Irland war gestrichen.

Aber wir haben ja auch noch ein Auto, mit dem ich an jeden Tag 90 km in die unterbezahlte Arbeit fahre und Italien liegt so nah: Emilia Romagna, erneut die Toscana, das Piemont, mal wieder an den Lago oder vielleicht diesmal nach Sardinien? Der Ziele gibt es viele im Land, in dem die Zitronen blühen. Die Kosten für die Reparaturen an meinem Wagen, bei dem plötzlich auf der Autobahn eine Bremse blockierte und das elektronische Modul ausfiel, waren heftig, aber gerade noch bezahlbar. Dann kam der Sturm über mein Dorf und seither sind die drei alten Dachfenster undicht. Die Versicherung lächelte nur milde bei der Anfrage, ob sie das bezahlen möchte.
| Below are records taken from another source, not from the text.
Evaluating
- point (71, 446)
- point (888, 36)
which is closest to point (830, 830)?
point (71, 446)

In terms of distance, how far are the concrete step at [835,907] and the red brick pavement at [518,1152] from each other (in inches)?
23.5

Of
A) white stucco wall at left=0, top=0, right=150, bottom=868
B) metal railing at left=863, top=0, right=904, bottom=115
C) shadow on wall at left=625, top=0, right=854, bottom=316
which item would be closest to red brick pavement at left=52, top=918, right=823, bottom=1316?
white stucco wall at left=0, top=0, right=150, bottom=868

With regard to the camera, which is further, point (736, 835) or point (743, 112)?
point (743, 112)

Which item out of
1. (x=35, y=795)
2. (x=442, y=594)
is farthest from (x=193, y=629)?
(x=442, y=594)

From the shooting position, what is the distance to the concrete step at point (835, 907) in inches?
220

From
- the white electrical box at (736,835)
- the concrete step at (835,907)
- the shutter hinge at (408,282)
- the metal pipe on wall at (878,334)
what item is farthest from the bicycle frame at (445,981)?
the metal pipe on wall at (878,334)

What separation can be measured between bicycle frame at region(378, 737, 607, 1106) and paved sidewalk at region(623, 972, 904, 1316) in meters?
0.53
Und überhaupt, ich sei „unterversichert“, da müsse man noch einmal reden. Neue Dachfenster:

Italien war gestrichen.

Also blieben uns launige Ausflüge ins schöne Allgäu, Radtouren rund um den Bodensee, Städtetouren, vielleicht mal in die pittoreske Ex-DDR, wohin es uns als Bayern noch nie gezogen. Wir freuten uns auf den Sommer – falls es mal aufhören sollte zu regnen. „Aber im August“, lässt sich plötzlich der jüngere Sohn vernehmen, „ziehe ich doch von zuhause aus. Ich bräuchte da vielleicht ein wenig Unterstützung…“ Da rief der ältere Sohn, der Herr Biologiestudent, an: Er hätte die einmalige Chance, im Herbst Ferien in Chile zu machen. Er benötige nur noch jemanden (wen wohl?), der den Flug und vielleicht die Unterkunft bezahle. Ach ja, sein Staubsauger sei kaputt und er könne es sich nicht leisten, seine Bachelorarbeit drucken zu lassen, das sei unheimlich dringend. Und überhaupt, in diesem Monat sei es schon arg eng… Daher:

Ausflüge sind gestrichen.

 Wir werden den Urlaub zu Hause verbringen; im Bett liegen und nur wenige Kalorien verbrauchen, damit wir Nahrung sparen können. Das bringt vielleicht auch neuen Schwung in unsere fünfundzwanzig alte Ehe…

 ————–

* Wichtige Regel für eine gute Beziehung (eine Abwandlung der Pacalschen Wette): Schmeichle deine Frau, wann immer es geht, weil der Erwartungswert des Gewinns, der durch das Loben der Frau erreicht werden kann, stets größer ist als der Erwartungswert im Falle des Nichtlobens.